- _Reading passage_:
####################

You guys are probably the only ones to have ever measured and discovered that issue. This is a statement that we are hearing more and more as we delve into the uncharted territory of extreme Honda performance. While people have been racing boosted B-series Honda engines for nearly 20 years, the engineering level of the development has been predominantly “grassroots”. The issues that we are uncovering while attempting to extend the life of a 1,000whp boosted B-series won’t be found under a forum thread. Instead, DSPORT is finding the limits and solutions using engineering, accurate measuring, precision machining and scientific engine development. In this installment, we’ve not only conducted some scheduled upgrades, but we’ve also put some solutions that should remove the weak links discovered during our first tear down and inspection.
Text by Michael Ferrara // Photos by Jun Chen
After a couple unfavorable attempts to get the Civic down the track for a full-power pass, we got the Civic back in our shop to conduct an inspection. Based on the datalogs from the MoTeC engine management system, the head gasket seal had been compromised. Thus, we pulled the engine for a complete teardown and analysis before any catastrophic damage occurred.
HEAD LIFT AND COMPROMISED SEAL
While the pistons showed no signs of encountering detonation, the extreme cylinder pressures that result when 620 lb-ft of torque is generated by a 2.0-liter engine at 45psi of boost pressure appear to be more than the off-the-shelf 8740-alloy ARP head studs (208-4303 for GSR or 208-4601 for B16) could handle. When torqued to 80 lb-ft (about 10 lb-ft above the recommended spec), the 8740-alloy studs provide enough clamping force to keep the head in place at 500 lb-ft of torque. However, these studs fell just a bit short of providing enough clamping force to eliminate head lifting when torque eclipses the 600 lb-ft mark. Fortunately, ARP offers a higher strength Custom Age 625+ alloy for those building engines that develop extremely high cylinder pressures. Considering that we are producing nearly six times the factory torque output of the engine, you can be sure that our cylinder pressures are definitely in the extreme range.
TORQUE IT UP!
For the ARP CA625+ head studs to deliver additional clamping force, the torque on the stud must be increased. Previously, we were running the standard 8740-alloy ARP head studs at 80 lb-ft of stud torque, the new CA625+ studs can be installed at 90-to-100+ lb-ft. Accounting for the difference in fastener diameter (the 8740-alloy studs feature a 0.5mm to increase preload by 5.0 percent for a given torque), we will now have 35 percent more clamping load at 100 lb-ft of stud torque. That means that 35 percent more cylinder pressure (torque output) from the engine can be realized before the head will lift. The CA625+ alloy’s exceptional strength means we will have a hard time exceeding the yield strength of the stud.

####################

- _Data lines_:
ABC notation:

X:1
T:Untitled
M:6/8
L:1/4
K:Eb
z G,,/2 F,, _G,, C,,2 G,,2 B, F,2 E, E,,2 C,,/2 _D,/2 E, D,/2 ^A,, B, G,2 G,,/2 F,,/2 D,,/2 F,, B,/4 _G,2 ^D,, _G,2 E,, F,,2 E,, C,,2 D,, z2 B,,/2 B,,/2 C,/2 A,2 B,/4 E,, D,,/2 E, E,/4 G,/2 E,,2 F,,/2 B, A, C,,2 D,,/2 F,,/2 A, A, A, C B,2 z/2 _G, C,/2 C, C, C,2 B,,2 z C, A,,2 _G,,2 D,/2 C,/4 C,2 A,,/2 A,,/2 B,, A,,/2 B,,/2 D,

####################

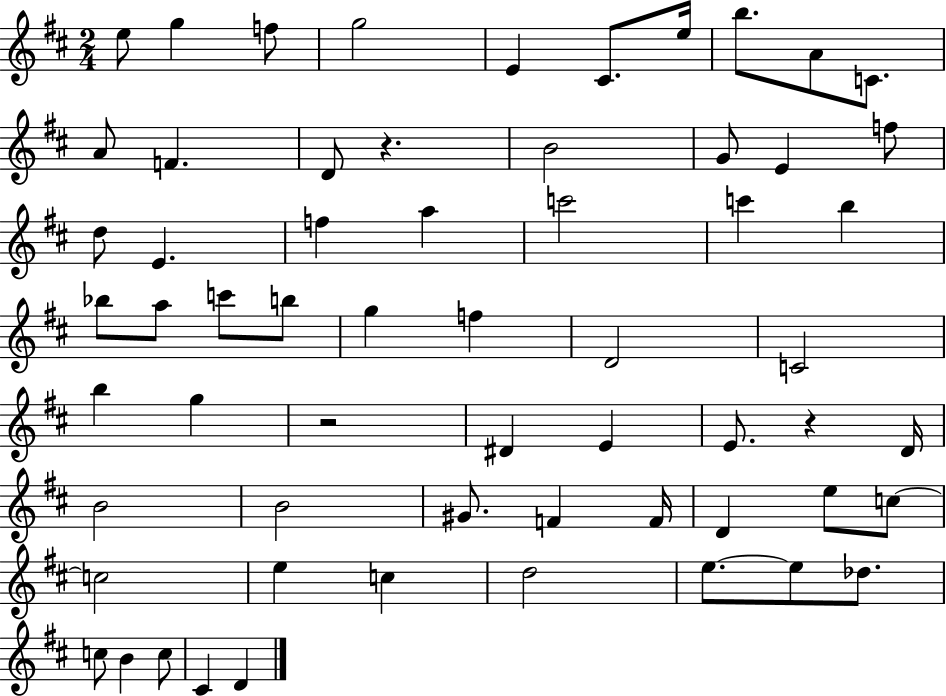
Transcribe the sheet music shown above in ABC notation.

####################

- _What the exercise asks_:
The article on the 1,000whp boosted B-series Honda engine names the means DSPORT uses to find limits and solutions. List each of them.

- _Expected answer_:
- Engineering
- Accurate measuring
- Precision machining
- Scientific engine development